Exercise task:
Reproduce every line of the block of data below, from the line with "In the photograph, which of" through the end of the block, and omit the pictures.

A block of data:

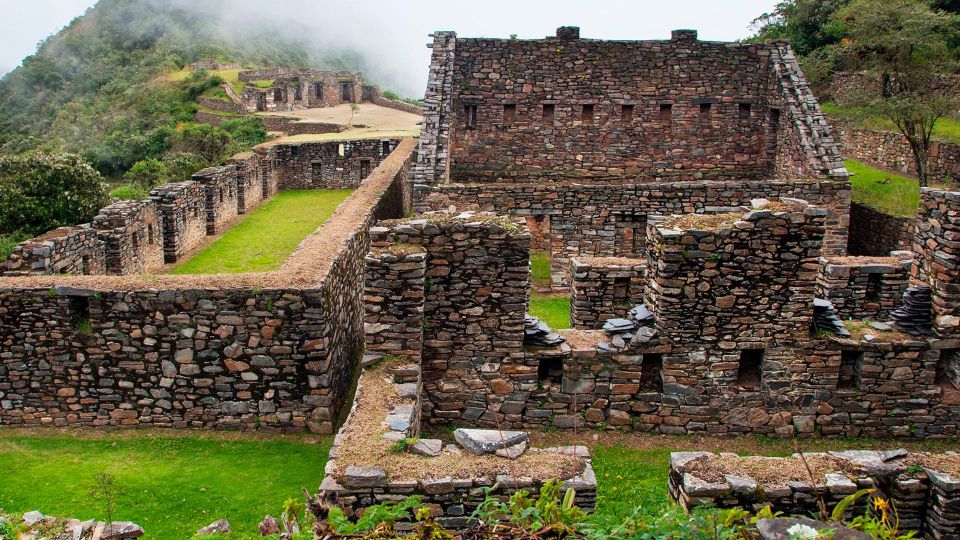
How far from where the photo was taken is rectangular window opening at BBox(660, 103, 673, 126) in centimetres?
2114

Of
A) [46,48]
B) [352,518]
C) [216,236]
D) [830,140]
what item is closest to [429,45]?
[216,236]

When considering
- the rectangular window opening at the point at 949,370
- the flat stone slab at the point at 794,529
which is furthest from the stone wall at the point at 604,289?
the flat stone slab at the point at 794,529

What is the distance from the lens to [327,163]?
97.0ft

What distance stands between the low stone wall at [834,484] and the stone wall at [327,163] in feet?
78.6

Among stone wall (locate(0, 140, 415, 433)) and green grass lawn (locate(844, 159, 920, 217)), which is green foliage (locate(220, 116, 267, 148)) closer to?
green grass lawn (locate(844, 159, 920, 217))

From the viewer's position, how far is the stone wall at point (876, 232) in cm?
1883

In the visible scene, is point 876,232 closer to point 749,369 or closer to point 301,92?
point 749,369

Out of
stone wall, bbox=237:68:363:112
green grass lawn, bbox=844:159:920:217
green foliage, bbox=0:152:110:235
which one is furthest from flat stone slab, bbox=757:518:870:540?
stone wall, bbox=237:68:363:112

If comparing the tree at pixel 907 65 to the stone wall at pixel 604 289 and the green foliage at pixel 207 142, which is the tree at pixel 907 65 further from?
the green foliage at pixel 207 142

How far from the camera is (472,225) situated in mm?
8883

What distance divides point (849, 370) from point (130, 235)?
44.4 feet

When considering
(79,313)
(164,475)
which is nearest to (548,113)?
(79,313)

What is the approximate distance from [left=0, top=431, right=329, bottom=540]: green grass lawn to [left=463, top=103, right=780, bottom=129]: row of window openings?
12.4m

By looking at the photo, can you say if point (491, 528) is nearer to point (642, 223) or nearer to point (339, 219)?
point (339, 219)
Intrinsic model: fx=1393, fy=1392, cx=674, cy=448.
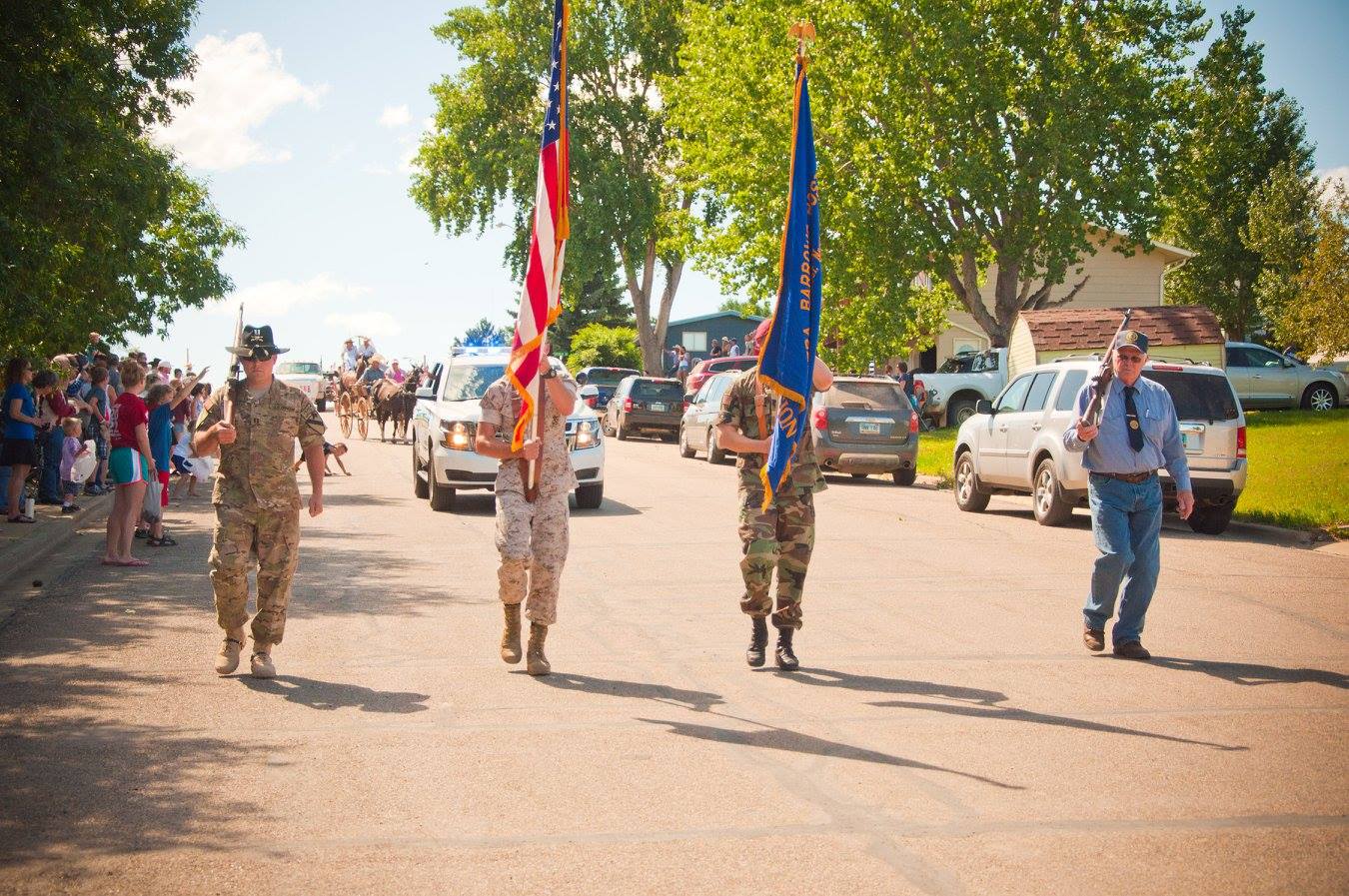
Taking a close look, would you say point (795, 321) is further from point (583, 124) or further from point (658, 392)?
point (583, 124)

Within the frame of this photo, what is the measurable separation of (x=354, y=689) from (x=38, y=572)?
6413 millimetres

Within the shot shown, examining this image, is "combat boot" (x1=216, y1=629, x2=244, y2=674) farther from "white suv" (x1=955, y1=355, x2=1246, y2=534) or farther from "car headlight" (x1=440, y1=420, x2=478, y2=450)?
"white suv" (x1=955, y1=355, x2=1246, y2=534)

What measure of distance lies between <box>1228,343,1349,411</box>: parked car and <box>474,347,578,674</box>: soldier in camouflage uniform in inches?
1266

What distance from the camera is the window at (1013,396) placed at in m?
18.1

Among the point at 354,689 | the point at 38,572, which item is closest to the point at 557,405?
the point at 354,689

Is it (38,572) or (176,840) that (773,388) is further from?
(38,572)

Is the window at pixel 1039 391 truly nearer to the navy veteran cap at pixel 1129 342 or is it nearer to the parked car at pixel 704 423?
the navy veteran cap at pixel 1129 342

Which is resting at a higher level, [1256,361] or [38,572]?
[1256,361]

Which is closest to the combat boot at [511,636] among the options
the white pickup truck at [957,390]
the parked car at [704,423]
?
the parked car at [704,423]

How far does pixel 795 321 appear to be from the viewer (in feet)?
28.3

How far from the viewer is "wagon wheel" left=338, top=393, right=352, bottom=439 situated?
36594 millimetres

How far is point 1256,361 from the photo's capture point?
121ft

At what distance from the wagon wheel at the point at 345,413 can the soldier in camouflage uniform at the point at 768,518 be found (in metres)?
29.5

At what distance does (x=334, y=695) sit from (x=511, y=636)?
1.21m
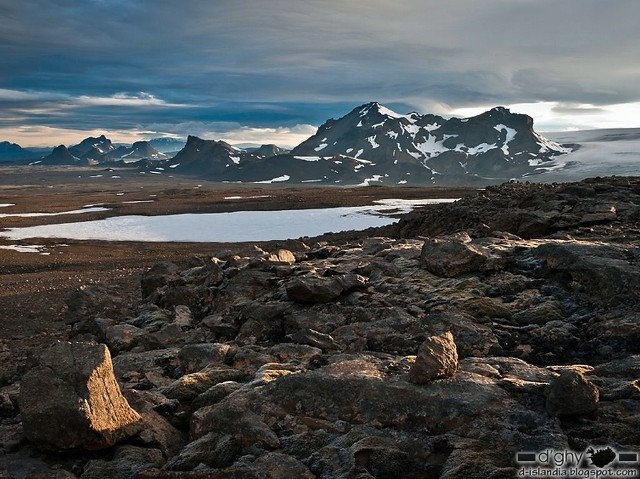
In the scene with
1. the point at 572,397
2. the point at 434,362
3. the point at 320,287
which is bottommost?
the point at 572,397

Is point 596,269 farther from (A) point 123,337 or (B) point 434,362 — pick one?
(A) point 123,337

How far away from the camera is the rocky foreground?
785 centimetres

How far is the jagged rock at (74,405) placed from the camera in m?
8.10

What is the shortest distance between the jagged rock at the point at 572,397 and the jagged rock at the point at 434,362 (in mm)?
1756

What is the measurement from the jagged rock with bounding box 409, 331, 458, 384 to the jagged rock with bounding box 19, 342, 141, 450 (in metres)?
5.01

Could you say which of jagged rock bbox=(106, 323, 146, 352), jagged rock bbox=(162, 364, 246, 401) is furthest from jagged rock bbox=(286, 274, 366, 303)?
jagged rock bbox=(106, 323, 146, 352)

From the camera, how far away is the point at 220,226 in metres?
76.4

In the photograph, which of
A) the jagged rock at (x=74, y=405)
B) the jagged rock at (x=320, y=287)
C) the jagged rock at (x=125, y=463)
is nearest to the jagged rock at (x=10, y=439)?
the jagged rock at (x=74, y=405)

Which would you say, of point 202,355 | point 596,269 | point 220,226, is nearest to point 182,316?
point 202,355

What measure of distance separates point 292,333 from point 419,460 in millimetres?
6404

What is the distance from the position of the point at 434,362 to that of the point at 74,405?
6.05m

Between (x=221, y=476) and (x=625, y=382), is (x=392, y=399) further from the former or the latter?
(x=625, y=382)

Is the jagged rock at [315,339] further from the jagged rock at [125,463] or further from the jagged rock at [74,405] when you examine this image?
the jagged rock at [125,463]

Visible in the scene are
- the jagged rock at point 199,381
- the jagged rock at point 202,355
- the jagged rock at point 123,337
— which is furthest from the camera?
the jagged rock at point 123,337
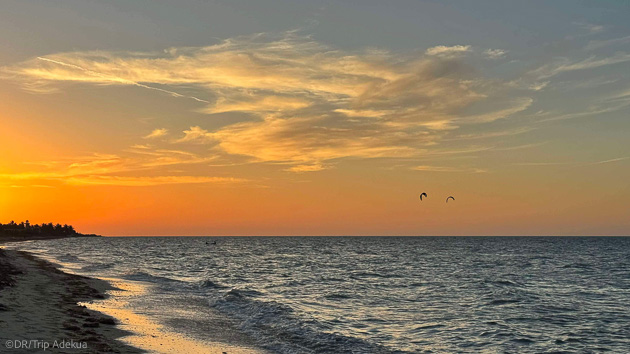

Written response:
In the photograph, which of
A) the jagged rock at (x=74, y=405)
B) the jagged rock at (x=320, y=287)
C) the jagged rock at (x=125, y=463)
is nearest to the jagged rock at (x=10, y=439)?
the jagged rock at (x=74, y=405)

Which would you say, of point 202,355 | point 596,269 | point 220,226, is nearest to point 182,316?
point 202,355

What measure of distance separates point 292,333 from point 419,460 in millimetres?
6404

What is the distance from the position of the point at 434,362 to that of the point at 74,405?
6.05m

Between (x=221, y=476) and (x=625, y=382), is (x=392, y=399) further from the former or the latter?
(x=625, y=382)

Is the jagged rock at [315,339] further from the jagged rock at [125,463] or further from the jagged rock at [74,405] when you examine this image?
the jagged rock at [125,463]

Visible in the scene are
- the jagged rock at point 199,381
- the jagged rock at point 202,355
- the jagged rock at point 123,337
— which is furthest from the camera?
the jagged rock at point 123,337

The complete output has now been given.